Sauteed Diced Scotch Beef Fillet with Shiitaki and Shimeji Mushroom

The rice dish was a version of crystal fried rice, using only the egg white which gives the rice a crystal-like look and a different texture to other fried rice which uses a whole egg. Colour was added with dots of tobiko, the fish roe often seen atop sushi. It goes well with XO Sauce.

At last it was time for dessert. We were treated to a trio of tastes, textures and colours.

Mini trio dessert, Lee Kum Kee chinese fod tasting

I was delighted to find one of my favourite Chinese desserts on the platter – Golden Glutinous Rice Ball with Black Sesame Paste. This is essentially a deep fried rice ball which opens stickily to reveal a wonderfully sweet paste made from black sesame. It is not only a surprise to bite into as the contrasting tastes and textures combine, but the white exterior contains a black interior – a monochromatic simplicity that is elegant. Next was a shot glass of Chilled Mango Cream with Pomelo which was my least favourite of the trio. I kept the Pandan Coconut Jellycake for last. It was a fun end to the meal – the bright green pandan turned into a jelly which brought a sophisticated meal to an end with some humour.

Pandan Coconut jellycake, Lee Kum Kee Chinese food tasting

Throughout this lengthy meal the champagne flowed generously. Being one of those people who cannot stand up straight after one drink I kept to tea which was discreetly refilled each time I emptied my cup. I later found that I had been drinking Oolong Tea King. This mild-roasted tea perfectly accompanied each course.
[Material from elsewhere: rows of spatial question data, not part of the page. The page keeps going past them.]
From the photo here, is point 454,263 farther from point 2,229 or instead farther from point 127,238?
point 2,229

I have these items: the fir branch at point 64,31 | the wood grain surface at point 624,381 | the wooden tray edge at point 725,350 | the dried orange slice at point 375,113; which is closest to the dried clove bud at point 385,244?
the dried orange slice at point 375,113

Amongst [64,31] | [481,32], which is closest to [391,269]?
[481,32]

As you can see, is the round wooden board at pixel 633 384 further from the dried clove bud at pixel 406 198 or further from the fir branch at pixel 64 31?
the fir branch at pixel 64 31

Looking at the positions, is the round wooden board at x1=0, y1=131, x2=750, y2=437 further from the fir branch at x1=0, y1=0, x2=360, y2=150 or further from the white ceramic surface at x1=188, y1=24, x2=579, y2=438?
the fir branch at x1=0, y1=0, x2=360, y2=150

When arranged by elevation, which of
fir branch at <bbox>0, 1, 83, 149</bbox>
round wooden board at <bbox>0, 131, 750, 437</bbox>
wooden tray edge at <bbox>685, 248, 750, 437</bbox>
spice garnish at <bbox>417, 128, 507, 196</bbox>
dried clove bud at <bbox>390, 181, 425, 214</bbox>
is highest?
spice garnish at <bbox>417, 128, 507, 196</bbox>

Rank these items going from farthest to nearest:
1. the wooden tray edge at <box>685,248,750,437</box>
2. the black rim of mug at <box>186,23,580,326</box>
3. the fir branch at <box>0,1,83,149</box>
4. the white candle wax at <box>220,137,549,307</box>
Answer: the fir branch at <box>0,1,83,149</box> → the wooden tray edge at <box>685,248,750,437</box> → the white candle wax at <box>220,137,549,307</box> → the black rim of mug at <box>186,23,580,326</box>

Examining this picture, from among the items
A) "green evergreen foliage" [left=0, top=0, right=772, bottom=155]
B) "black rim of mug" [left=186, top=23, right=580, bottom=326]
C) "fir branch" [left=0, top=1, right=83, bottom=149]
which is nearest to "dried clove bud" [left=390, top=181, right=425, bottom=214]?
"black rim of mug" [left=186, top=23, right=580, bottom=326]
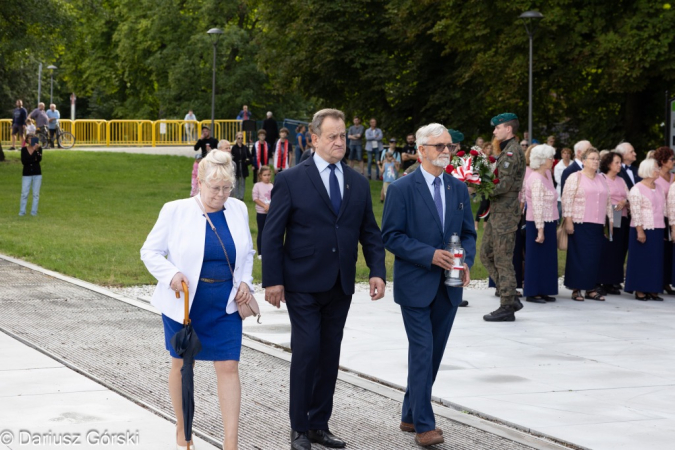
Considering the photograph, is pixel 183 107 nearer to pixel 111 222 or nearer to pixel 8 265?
pixel 111 222

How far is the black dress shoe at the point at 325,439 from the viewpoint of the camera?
640 centimetres

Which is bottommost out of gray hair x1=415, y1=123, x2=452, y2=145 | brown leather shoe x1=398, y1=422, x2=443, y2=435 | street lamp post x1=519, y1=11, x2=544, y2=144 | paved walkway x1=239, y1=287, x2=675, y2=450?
paved walkway x1=239, y1=287, x2=675, y2=450

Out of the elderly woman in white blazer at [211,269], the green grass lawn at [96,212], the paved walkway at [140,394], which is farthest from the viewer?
the green grass lawn at [96,212]

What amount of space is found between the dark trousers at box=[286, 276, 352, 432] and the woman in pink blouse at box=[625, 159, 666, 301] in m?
8.25

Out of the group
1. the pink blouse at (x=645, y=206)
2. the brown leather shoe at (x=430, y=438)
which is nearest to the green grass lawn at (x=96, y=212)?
the pink blouse at (x=645, y=206)

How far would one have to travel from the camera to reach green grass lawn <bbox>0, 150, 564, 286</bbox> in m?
16.2

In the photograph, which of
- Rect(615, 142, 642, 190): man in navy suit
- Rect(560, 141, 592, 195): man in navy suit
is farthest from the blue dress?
Rect(615, 142, 642, 190): man in navy suit

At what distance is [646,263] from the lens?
1395cm

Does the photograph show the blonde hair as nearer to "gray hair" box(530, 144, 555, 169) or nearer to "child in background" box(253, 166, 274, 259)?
"gray hair" box(530, 144, 555, 169)

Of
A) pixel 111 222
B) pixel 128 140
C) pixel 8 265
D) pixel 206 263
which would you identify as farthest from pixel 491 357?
pixel 128 140

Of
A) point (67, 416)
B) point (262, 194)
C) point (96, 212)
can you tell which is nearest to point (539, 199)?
point (262, 194)

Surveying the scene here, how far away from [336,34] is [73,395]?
32.2 meters

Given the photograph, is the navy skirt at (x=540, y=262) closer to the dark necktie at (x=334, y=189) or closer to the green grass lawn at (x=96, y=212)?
the green grass lawn at (x=96, y=212)

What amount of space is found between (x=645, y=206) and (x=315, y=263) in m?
8.56
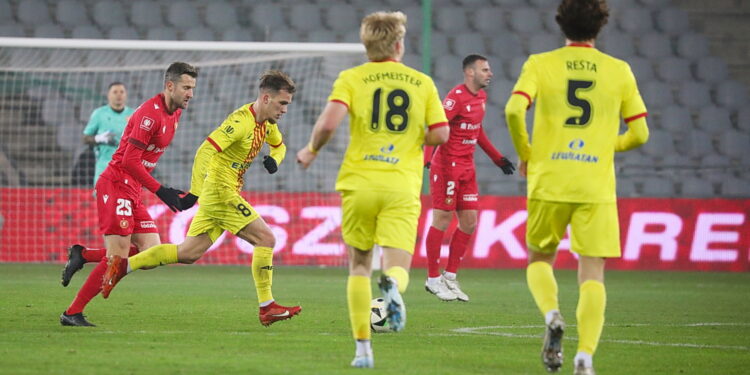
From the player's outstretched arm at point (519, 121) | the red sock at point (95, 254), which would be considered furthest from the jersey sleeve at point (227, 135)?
the player's outstretched arm at point (519, 121)

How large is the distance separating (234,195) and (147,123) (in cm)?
77

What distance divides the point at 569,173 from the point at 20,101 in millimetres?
12363

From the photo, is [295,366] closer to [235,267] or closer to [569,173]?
[569,173]

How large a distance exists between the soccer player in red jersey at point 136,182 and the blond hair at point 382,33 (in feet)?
7.42

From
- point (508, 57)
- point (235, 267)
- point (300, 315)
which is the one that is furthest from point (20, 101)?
point (300, 315)

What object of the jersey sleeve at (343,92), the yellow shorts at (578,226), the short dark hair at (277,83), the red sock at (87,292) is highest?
the short dark hair at (277,83)

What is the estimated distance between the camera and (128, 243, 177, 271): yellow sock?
26.5 feet

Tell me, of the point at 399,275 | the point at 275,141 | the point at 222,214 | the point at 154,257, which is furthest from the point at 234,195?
the point at 399,275

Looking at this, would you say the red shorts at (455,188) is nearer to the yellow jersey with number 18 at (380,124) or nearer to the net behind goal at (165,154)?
the net behind goal at (165,154)

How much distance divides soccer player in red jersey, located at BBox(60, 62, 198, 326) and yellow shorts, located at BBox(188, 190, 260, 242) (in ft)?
1.04

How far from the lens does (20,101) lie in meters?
16.4

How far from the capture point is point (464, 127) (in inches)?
439

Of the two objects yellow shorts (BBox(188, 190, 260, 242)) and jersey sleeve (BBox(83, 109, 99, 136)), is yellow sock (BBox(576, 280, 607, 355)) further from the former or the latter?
jersey sleeve (BBox(83, 109, 99, 136))

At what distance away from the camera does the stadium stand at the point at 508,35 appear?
18.2m
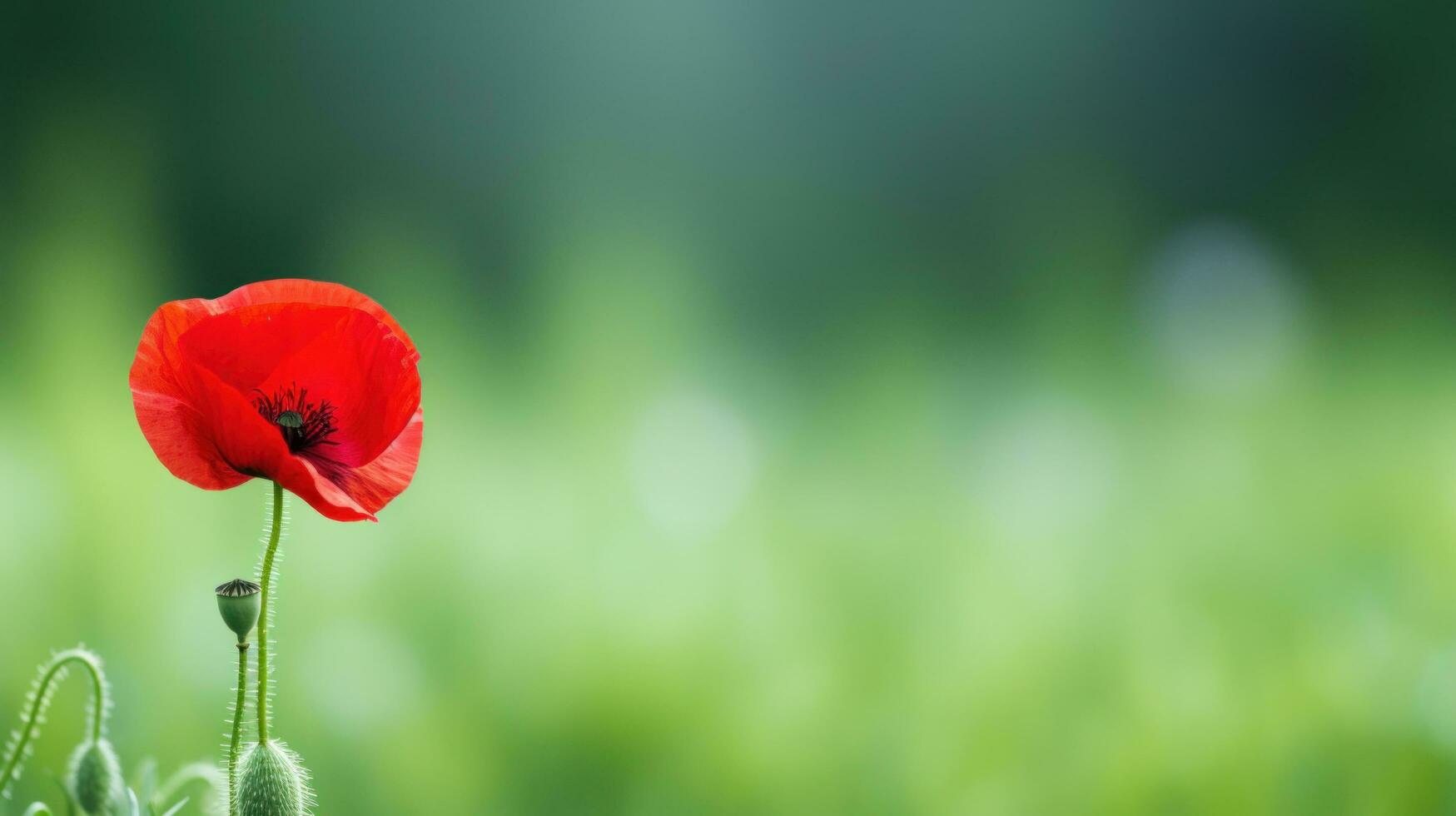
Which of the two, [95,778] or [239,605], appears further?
[95,778]

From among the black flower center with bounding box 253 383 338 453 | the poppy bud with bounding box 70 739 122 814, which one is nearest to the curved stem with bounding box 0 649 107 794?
the poppy bud with bounding box 70 739 122 814

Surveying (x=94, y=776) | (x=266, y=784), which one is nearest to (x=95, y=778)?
(x=94, y=776)

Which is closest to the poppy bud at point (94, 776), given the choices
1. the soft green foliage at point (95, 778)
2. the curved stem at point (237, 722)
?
the soft green foliage at point (95, 778)

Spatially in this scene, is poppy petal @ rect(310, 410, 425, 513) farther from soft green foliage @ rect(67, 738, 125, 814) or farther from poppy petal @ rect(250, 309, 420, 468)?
soft green foliage @ rect(67, 738, 125, 814)

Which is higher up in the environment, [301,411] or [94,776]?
[301,411]

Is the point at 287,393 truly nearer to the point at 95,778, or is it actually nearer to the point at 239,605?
the point at 239,605

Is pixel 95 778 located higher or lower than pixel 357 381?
lower

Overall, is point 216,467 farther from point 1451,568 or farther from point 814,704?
point 1451,568

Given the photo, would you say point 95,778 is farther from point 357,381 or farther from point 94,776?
point 357,381

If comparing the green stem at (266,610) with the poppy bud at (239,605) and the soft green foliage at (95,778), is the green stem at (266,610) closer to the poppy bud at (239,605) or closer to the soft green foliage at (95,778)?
the poppy bud at (239,605)

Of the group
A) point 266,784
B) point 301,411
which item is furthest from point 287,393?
point 266,784
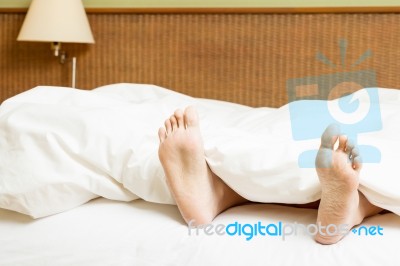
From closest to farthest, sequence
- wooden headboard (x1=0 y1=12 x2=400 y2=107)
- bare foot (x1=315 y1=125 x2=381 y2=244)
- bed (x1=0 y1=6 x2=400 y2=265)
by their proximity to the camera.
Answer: bare foot (x1=315 y1=125 x2=381 y2=244) → bed (x1=0 y1=6 x2=400 y2=265) → wooden headboard (x1=0 y1=12 x2=400 y2=107)

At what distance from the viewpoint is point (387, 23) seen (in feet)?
5.87

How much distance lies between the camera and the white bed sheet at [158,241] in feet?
2.77

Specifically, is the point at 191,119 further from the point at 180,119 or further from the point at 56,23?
the point at 56,23

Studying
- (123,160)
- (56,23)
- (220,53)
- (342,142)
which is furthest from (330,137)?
(56,23)

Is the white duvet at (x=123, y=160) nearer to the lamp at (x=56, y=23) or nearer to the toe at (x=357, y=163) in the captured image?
the toe at (x=357, y=163)

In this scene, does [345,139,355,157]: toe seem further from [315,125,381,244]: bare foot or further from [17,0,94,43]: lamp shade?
[17,0,94,43]: lamp shade

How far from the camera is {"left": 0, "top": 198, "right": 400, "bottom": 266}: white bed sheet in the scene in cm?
84

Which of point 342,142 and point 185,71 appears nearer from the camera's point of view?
point 342,142

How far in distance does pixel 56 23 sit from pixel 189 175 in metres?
1.16

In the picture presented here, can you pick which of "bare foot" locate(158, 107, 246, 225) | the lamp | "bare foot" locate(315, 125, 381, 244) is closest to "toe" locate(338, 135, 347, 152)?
"bare foot" locate(315, 125, 381, 244)

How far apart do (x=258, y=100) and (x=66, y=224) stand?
113 cm

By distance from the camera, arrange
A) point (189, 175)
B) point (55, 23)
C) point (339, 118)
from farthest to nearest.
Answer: point (55, 23)
point (339, 118)
point (189, 175)

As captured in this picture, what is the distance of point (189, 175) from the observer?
38.5 inches

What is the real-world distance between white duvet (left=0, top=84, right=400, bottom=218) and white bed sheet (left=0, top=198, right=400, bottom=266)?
33 mm
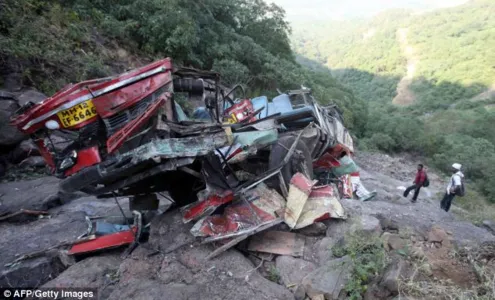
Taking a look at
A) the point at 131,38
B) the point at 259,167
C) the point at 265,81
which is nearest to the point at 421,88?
the point at 265,81

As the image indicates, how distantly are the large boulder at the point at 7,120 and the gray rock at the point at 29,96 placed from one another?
0.11m

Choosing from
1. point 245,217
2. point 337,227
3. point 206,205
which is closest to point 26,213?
point 206,205

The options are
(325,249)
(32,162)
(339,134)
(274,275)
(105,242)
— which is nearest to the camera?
(274,275)

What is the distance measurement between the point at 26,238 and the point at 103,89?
2789 millimetres

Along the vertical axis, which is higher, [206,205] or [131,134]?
[131,134]

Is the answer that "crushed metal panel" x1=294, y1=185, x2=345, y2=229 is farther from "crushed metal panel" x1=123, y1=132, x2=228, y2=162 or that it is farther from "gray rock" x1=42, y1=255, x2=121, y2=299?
"gray rock" x1=42, y1=255, x2=121, y2=299

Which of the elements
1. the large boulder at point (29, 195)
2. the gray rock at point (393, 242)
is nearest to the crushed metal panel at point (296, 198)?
the gray rock at point (393, 242)

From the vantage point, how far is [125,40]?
11.0 meters

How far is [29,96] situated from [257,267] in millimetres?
6609

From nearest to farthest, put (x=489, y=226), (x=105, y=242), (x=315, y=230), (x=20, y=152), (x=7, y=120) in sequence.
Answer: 1. (x=315, y=230)
2. (x=105, y=242)
3. (x=7, y=120)
4. (x=20, y=152)
5. (x=489, y=226)

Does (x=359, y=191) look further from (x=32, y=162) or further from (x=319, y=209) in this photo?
(x=32, y=162)

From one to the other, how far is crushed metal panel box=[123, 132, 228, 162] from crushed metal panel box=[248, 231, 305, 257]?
1.25m

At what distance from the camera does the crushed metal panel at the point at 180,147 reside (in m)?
3.37

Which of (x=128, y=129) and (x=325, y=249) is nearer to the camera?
(x=128, y=129)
At the end of the meal we were treated to beautiful goodie bags decorated with a lovely picture of a boy and a girl paddling an oyster boat. Inside was a selection of Lee Kum Kee sauces. I sighed with pleasure when I lifted one of the bottles out of the bag and found that I was holding my very own bottle of XO sauce.

Lee Kum Kee sauces


The entire afternoon and lunch was an excellent introduction to how these sauces can be used to enhance one’s cooking. The meal was plentiful and elegant. I enjoyed it all. But the highlight of the event for me was the discovery of XO sauce – my new favourite ingredient. Perhaps one day I will travel to where it is made to discover more about this delicious condiment. In the meantime I look forward to adding teaspoons full to all manner of dishes. Just don’t ask me to share!